Prepare all your ingredients as directed above. Mix together the ground spices and brown sugar in a bowl. Preheat your oven to 160C / 140C fan / gas mark 3 / 325F.
Arrange about a quarter of the cabbage at the bottom of a large casserole dish
Sprinkle over about a third of the onions, a third of the apple, a third of the garlic and a third of the sugar and spice mix.
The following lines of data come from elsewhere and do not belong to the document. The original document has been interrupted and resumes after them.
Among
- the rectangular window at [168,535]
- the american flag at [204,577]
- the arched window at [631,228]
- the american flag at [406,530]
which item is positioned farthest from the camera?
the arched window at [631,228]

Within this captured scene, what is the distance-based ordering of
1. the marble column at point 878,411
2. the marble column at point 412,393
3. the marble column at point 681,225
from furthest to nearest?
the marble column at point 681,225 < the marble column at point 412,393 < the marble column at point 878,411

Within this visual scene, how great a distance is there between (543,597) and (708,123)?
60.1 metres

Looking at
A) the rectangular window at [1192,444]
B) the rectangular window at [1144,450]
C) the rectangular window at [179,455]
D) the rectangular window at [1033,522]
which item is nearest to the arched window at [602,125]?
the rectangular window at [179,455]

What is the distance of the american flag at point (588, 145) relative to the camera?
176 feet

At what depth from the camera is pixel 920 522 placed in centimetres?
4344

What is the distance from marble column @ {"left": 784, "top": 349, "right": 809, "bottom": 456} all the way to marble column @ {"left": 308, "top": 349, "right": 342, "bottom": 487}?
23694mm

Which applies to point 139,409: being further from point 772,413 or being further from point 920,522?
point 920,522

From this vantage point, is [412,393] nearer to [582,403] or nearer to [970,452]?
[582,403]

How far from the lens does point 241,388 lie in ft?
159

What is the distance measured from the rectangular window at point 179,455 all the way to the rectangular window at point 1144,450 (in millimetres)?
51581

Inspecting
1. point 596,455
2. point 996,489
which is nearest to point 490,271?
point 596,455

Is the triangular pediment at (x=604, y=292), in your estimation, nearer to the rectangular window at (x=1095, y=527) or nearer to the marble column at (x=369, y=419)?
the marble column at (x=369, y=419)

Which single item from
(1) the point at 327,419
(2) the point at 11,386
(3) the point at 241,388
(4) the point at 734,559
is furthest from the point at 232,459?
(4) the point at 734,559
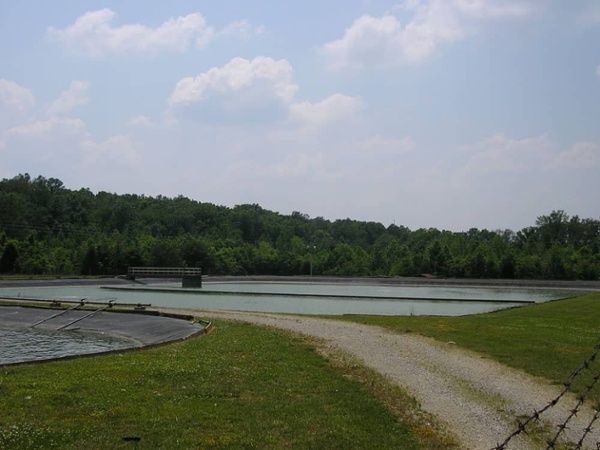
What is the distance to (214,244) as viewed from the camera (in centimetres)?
14000

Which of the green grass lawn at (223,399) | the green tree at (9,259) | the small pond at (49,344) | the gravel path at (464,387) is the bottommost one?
the small pond at (49,344)

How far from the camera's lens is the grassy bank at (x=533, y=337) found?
15164 mm

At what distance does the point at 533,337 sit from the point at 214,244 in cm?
12246

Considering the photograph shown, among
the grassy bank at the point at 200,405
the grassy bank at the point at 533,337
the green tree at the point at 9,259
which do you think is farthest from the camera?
the green tree at the point at 9,259

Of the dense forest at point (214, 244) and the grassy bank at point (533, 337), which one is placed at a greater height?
the dense forest at point (214, 244)

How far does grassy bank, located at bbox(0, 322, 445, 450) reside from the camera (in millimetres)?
8773

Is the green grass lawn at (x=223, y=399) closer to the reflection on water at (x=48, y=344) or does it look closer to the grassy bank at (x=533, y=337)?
the grassy bank at (x=533, y=337)

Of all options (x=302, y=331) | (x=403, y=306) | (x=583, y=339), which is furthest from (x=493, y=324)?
(x=403, y=306)

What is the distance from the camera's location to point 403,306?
49.9m

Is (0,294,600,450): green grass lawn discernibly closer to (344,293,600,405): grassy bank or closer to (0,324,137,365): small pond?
(344,293,600,405): grassy bank

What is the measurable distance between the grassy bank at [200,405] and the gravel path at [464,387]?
28.6 inches

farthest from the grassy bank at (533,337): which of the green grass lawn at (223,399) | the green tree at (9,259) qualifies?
the green tree at (9,259)

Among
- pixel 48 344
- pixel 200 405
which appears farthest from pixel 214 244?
pixel 200 405

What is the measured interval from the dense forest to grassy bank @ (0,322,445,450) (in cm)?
8853
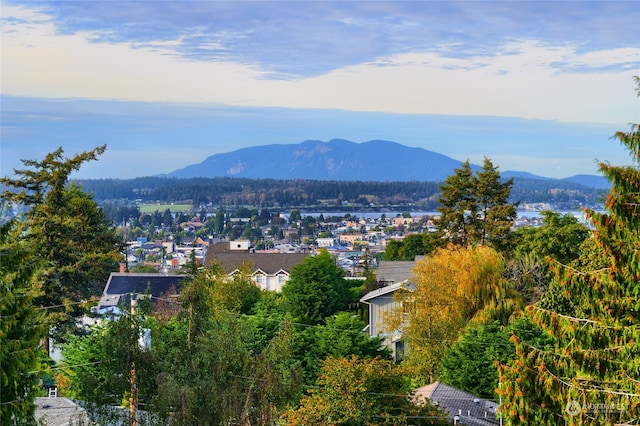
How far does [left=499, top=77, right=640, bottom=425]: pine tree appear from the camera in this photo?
13070 millimetres

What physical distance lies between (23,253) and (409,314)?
2563cm

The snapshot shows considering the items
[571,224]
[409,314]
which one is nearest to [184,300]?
[409,314]

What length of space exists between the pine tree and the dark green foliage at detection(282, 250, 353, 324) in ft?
115

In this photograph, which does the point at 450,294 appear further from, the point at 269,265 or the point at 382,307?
the point at 269,265

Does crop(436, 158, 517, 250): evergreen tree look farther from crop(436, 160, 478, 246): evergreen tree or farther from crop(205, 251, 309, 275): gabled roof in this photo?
crop(205, 251, 309, 275): gabled roof

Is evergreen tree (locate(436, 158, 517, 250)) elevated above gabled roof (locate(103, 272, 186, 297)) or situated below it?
above

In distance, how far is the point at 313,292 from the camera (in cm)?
5038

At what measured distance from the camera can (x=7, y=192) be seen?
45875mm

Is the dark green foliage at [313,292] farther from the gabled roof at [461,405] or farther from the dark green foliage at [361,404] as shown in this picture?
the dark green foliage at [361,404]

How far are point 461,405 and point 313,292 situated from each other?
2321 cm

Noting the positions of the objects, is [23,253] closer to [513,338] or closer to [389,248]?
[513,338]

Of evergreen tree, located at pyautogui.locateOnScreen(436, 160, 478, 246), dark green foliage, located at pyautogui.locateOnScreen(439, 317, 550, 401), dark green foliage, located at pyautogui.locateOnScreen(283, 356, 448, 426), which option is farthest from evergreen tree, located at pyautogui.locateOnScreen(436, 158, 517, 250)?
dark green foliage, located at pyautogui.locateOnScreen(283, 356, 448, 426)

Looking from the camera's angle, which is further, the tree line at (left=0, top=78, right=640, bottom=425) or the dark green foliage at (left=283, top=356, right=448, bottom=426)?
the dark green foliage at (left=283, top=356, right=448, bottom=426)

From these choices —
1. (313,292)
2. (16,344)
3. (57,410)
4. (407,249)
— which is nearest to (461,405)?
(57,410)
Add a few twists of salt and pepper.
Add another layer of cabbage, followed by another layer of onions, apple, garlic, spices, salt and pepper.
Repeat a third time and then top with the remaining red cabbage.
Pour over 3 tablespoons of red or white wine vinegar (this will help preserve the colour of the cabbage, so don’t miss this step out!) and dot with approximately 10g of butter.
Put a tight lid on the casserole dish (use foil if you don’t have a lid) and cook in your pre-heated oven for 2½ hours, stirring twice during cooking time.
Serve immediately or leave to cool then store in an airtight container in the fridge for a day or two.
Notes
To reheat, simply place in a saucepan with approximately 100ml water and heat gently with a lid on until the cabbage is hot (about 5 minutes).
Suitable for freezing.
Nutrition information is approximate and meant as a guideline only.